Barone's book is very informative and a pleasure to read. Don't try to make more of it than what it is which is sufficient in and of itself.

Rating: 5 stars
Summary: Brilliant
Review: Every American who wants to understand the hope for our future and the destructive attitudes and policies of our elites toward integration and assimilation needs to read this book. Everyone who wants to understand the difference between Bosnia, Kosovo, Rwanda and America should read this book.

This is a breathtaking tour of how American weaves a pattern of achievement and opportunity and how various ethnic groups have responded and are responding to it. The heart of Barone's thesis is that America has successfully integrated and assimilated people of different backgrounds, and that there are patterns to that assimilation that are working for 21st century new Americans just as they worked for the 19th and 20th century American immigrants. Barone asserts that the modern elite's attitude toward group identity, opposition to middle class society, and assertion of racial grievances actually retards the process of assimilation. He regards most bilingual education as a political spoils system for bilingual teachers, which actually hurts the very people it is designed to help. He notes that patterns of intermarriage and upward mobility in income and education are creating assimilative patterns even as university elites seek to divide young Americans by race and teach them to focus on historic grievances rather than future opportunities.

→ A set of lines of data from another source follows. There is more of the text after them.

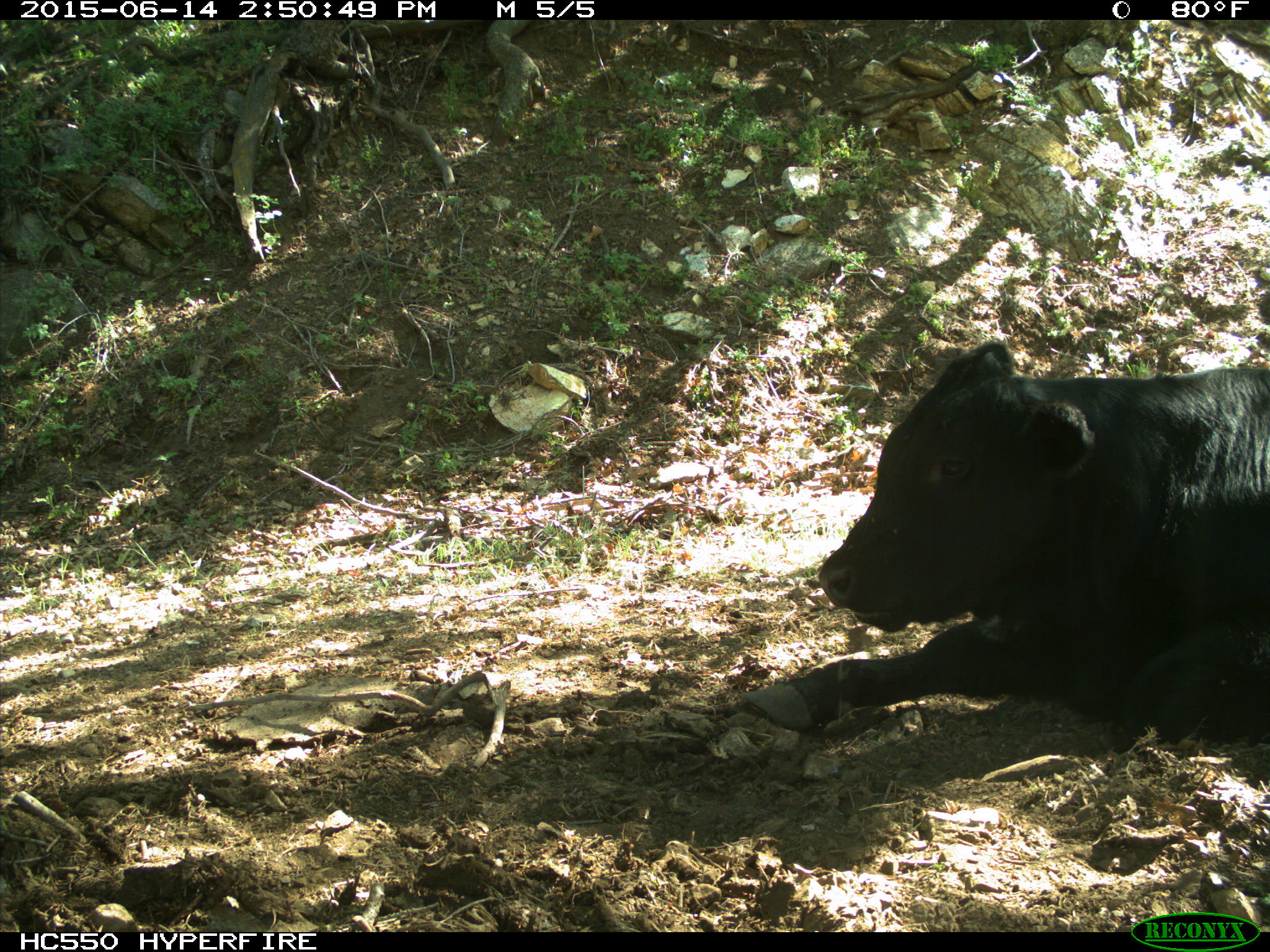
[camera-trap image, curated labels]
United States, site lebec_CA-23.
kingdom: Animalia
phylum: Chordata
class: Mammalia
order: Artiodactyla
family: Bovidae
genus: Bos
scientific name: Bos taurus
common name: domestic cow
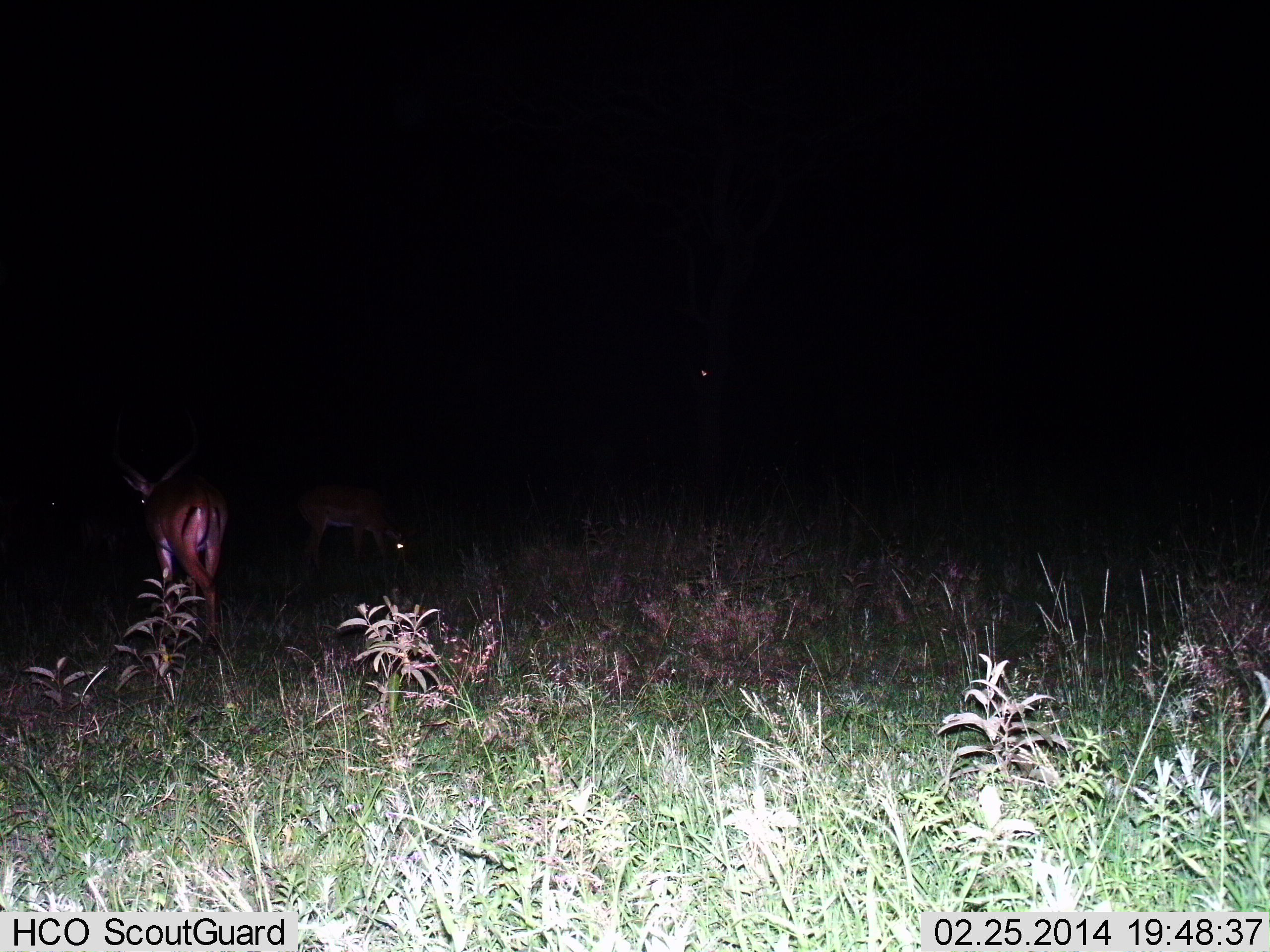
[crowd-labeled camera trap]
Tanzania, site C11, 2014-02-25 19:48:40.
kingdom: Animalia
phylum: Chordata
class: Mammalia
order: Artiodactyla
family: Bovidae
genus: Aepyceros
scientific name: Aepyceros melampus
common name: impala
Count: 2.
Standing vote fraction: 43%.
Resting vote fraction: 5%.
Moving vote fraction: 33%.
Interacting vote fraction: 0%.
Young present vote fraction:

It is impossible in a short review to do justice to the brilliance of Barone's writing, the depth of his research, or the clarity of his examples. His parallels between Irish and African Americans, Italian and Latino immigrants and Jews and Asians are profound and extraordinarily thought provoking.

Rating: 4 stars
Summary: America for all...........
Review: There are mixed book reviews and I am aware of this. What I would like to write has to do with an important point Mr. Barone makes: America is an important country and we should acknowledge and respect this as Americans.

Yes, I am fully aware of the history of past discrimination, racism, inequality, and how these unfortunate factors have negatively impacted people. But, in order to move forward in transforming this nation to a greater level, we need to stop beliving in "victimology"; in believing that one is a victim. And this is not so simple and I also know that people are going to disagree and yes, disagreement is also important.

What I would like to say, respectfullly, is that we live in a great nation. We should move forward, as citizens of this great nation, strengthen our country, and believe in it.

There are many persons of different ethnic background, religious affiilations, race, language, social economic status, and belief system who have made much progress in America. There are others who can also make progress in our great country. And, yes, it may at times feel like climbing a mountain or for that matter moving one, but we live in a great country. And we have made much progress; and we have more work to do. We should love this country, strengthen our nation, and move forward in progress.